Given request a = Restate word for word the part of the passage on the Michelangelo bronzes starting at "What a difference" and ending at "attribution to Michelangelo.".

Passage shown =
A Michelangelo discovery?

What a difference an attribution makes. I saw these two muscular nudes astride a pair of panthers in the Royal Academy exhibition Bronze in 2012 but remember other exhibits much more vividly. Now, however, they are the centre of attention in an exhibition in the Fitzwilliam Museum in Cambridge, basking in glory following their recent attribution to Michelangelo.

Or is it recent? They were attributed to Michelangelo when they were exhibited in Paris in 1878. Perhaps some distant tradition clung to them when they were transferred from an aristocratic collection (possibly that of the Farnese family) to Baron Adolphe de Rothschild in the 1860s. The attribution was doubted at the time and the booklet A Michelangelo Discovery, which accompanies the Fitzwilliam exhibition, shows how difficult it is to date bronze. Since their first public appearance in 1878 experts have confidently put forward dates across the breadth of the 16th century and have linked them to specific artists. The curator of the 2012 exhibition placed them as only ‘within the circle of Michelangelo’, in the middle of the century, when of course Michelangelo was still active.

Then Paul Joannides, Professor in the History of Art at Cambridge, noted a copy of some lost drawings of Michelangelo in the Musée Faure in Montpellier, dated c. 1508, and there was a man astride a panther in very much the same pose as that of the bronzes. This clue to their origins—by Michelangelo himself but perhaps much earlier than thought—focused the research in new directions.

When one sees the bronzes they are larger than the photographs suggest, both just over 90cm, and then it is noted how one, the panther carrying the younger, clean-shaven man, is much more roughly cast than the panther carrying his bearded companion. Casting was always a demanding business, as readers of Cellini’s account of the casting of his Perseus in his Autobiography will know, and here some of the crispness of the modeling has been lost. There are signs that this bronze was hammered to remedy its deficiencies, a common practice when a complete recasting would have been unfeasible. There is a clue to the date in the casting itself. While the Classical sculptors had mastered the art of thin casts, the long-forgotten techniques and skills were only revived in the 16th century. These bronzes have thick walls, more typical of the early than the later 16th century.

Michelangelo is not normally associated with bronze and this may account for the hesitancy with which these casts were attributed to him. Yet there is ample documentary evidence that he used the medium, and lost bronzes of David and the papa terrible, Julius II, are known, both dating from the first decade of the 16th century. What confirms the attribution is the drawings of nudes, many of them in poses similar to those of the men on the panthers. An anatomical study of the relationship between the bodies and Michelangelo’s drawings, by Professor Peter Abrahams, notes the many congruences. Even the public hair of the bronzes. luxuriant for this period, closely matches that on Michelangelo’s great marble David in Florence.

Given request b = Quote the rows starting at the line that contains "In which order do" and ending at the final line of the rows, including both of those lines.

Raw data =

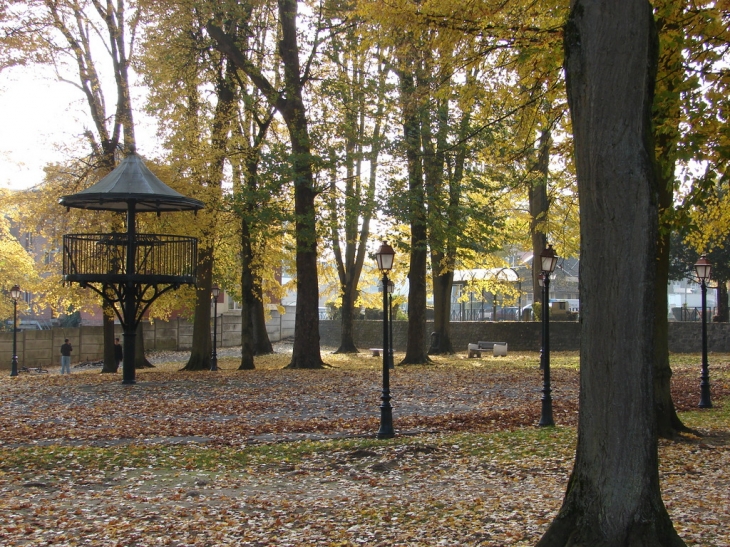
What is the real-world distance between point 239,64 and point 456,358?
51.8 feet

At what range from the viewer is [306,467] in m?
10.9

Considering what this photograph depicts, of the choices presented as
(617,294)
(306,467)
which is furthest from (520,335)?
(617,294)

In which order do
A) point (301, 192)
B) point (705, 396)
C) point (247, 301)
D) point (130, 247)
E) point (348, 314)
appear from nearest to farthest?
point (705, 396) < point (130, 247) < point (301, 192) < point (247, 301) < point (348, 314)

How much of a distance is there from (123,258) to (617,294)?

Task result a =
What a difference an attribution makes. I saw these two muscular nudes astride a pair of panthers in the Royal Academy exhibition Bronze in 2012 but remember other exhibits much more vividly. Now, however, they are the centre of attention in an exhibition in the Fitzwilliam Museum in Cambridge, basking in glory following their recent attribution to Michelangelo.

Task result b =
In which order do
A) point (301, 192)
B) point (705, 396)
C) point (247, 301)
D) point (130, 247)
E) point (348, 314)
appear from nearest to farthest?
point (705, 396) < point (130, 247) < point (301, 192) < point (247, 301) < point (348, 314)

How much of a distance is there from (123,258) to (617,294)?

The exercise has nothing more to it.